**Extrait cité:**
Le progrès fragile de la scolarisation primaire dans le monde

Dossier : Ouvrir l’école

Dossier : Ouvrir l’école

Le progrès fragile de la scolarisation primaire dans le monde

Un portrait statistique

Élisabeth Doyon

Plusieurs organismes internationaux ont entrepris de promouvoir l’éducation universelle : offrir à tous les enfants une scolarisation de base. Le progrès de l’institution scolaire primaire est indéniable, mais depuis une décennie celui-ci stagne et on craint que les avancées faites de longue haleine ne soient vite effacées dès lors qu’une crise économique ou un conflit militaire survient. Pis encore, le progrès de l’école et le progrès des compétences de base ne sont pas analogues : plusieurs vont à l’école, mais n’y apprennent que trop peu.

Au Québec, la Loi sur l’instruction publique oblige tous les parents à éduquer leurs enfants par, entre autres, leur scolarisation à l’école primaire. Plusieurs pays partagent un cadre législatif semblable, parmi notamment les membres de l’Organisation de coopération et de développement économique (OCDE), alors que d’autres n’ont pas cette obligation et d’autres encore considèrent la fréquentation scolaire comme un privilège. Comparer ces systèmes équivaut à comparer des pommes et des oranges. Rappelons d’ailleurs que les données ne sont pas neutres. Cette vision mondialisée du projet scolaire déployée par une gestion axée sur les résultats suscite des critiques de la part du milieu de l’éducation qui se plaint du traitement étroitement statistique de l’œuvre intellectuelle et culturelle qu’est l’éducation primaire. Malgré l’agenda néolibéral de compétition entre les États qu’elles sous-tendent, les données de l’Institut de statistique de l’UNESCO (ISU) et de l’OCDE sont tout de même les plus complètes pour tracer un portrait global de l’école primaire dans le monde.

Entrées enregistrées

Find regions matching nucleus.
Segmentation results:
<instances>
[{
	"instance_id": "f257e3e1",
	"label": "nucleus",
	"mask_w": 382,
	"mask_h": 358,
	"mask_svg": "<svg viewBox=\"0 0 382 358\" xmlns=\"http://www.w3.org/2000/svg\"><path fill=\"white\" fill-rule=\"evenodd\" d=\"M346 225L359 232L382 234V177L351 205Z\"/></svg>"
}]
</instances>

**Consigne A:** Pouvez-vous réécrire les lignes des enregistrements sous forme de liste JSON de chaînes, à raison d'une chaîne par ligne et sans les lignes vides ?
**Consigne B:** Pourriez-vous poursuivre le texte sur la scolarisation primaire dans le monde à partir de sa dernière phrase ?
Le texte et les enregistrements sont sans rapport l'un avec l'autre.

**Réponse A:**
[
  "Find regions matching nucleus.",
  "Segmentation results:",
  "<instances>",
  "[{",
  "\t\"instance_id\": \"f257e3e1\",",
  "\t\"label\": \"nucleus\",",
  "\t\"mask_w\": 382,",
  "\t\"mask_h\": 358,",
  "\t\"mask_svg\": \"<svg viewBox=\\\"0 0 382 358\\\" xmlns=\\\"http://www.w3.org/2000/svg\\\"><path fill=\\\"white\\\" fill-rule=\\\"evenodd\\\" d=\\\"M346 225L359 232L382 234V177L351 205Z\\\"/></svg>\"",
  "}]",
  "</instances>"
]

**Réponse B:**
En somme, les données qui sont présentées tout au long du présent dossier montrent que l’accès à l’éducation primaire a progressé depuis deux décennies, mais que ces progrès sont fragiles et ne sont pas uniformes. Les filles restent encore désavantagées, mais aussi les enfants en milieu rural ou dans les zones de conflits. La nouvelle administration scolaire transforme aussi les pratiques et les modes de financement dans une logique de capital humain. Enfin, cette manière souhaitant mettre les milieux et les nations en compétition entre elles sur le plan de l’éducation transforme la façon dont les politiques s’élaborent. N’oublions pas également qu’il y a toujours des réalités complexes derrière ces chiffres simplifiés. Par exemple, même à Montréal – un paradis de l’accès à l’école primaire – des enfants ne vont pas à l’école parce que sur le plan administratif, ces enfants n’existent pas. L’existence de Cité sans frontière, un organisme qui travaille à instruire les enfants sans papiers, témoigne de cette réalité cachée derrière les statistiques exemplaires du Canada [1].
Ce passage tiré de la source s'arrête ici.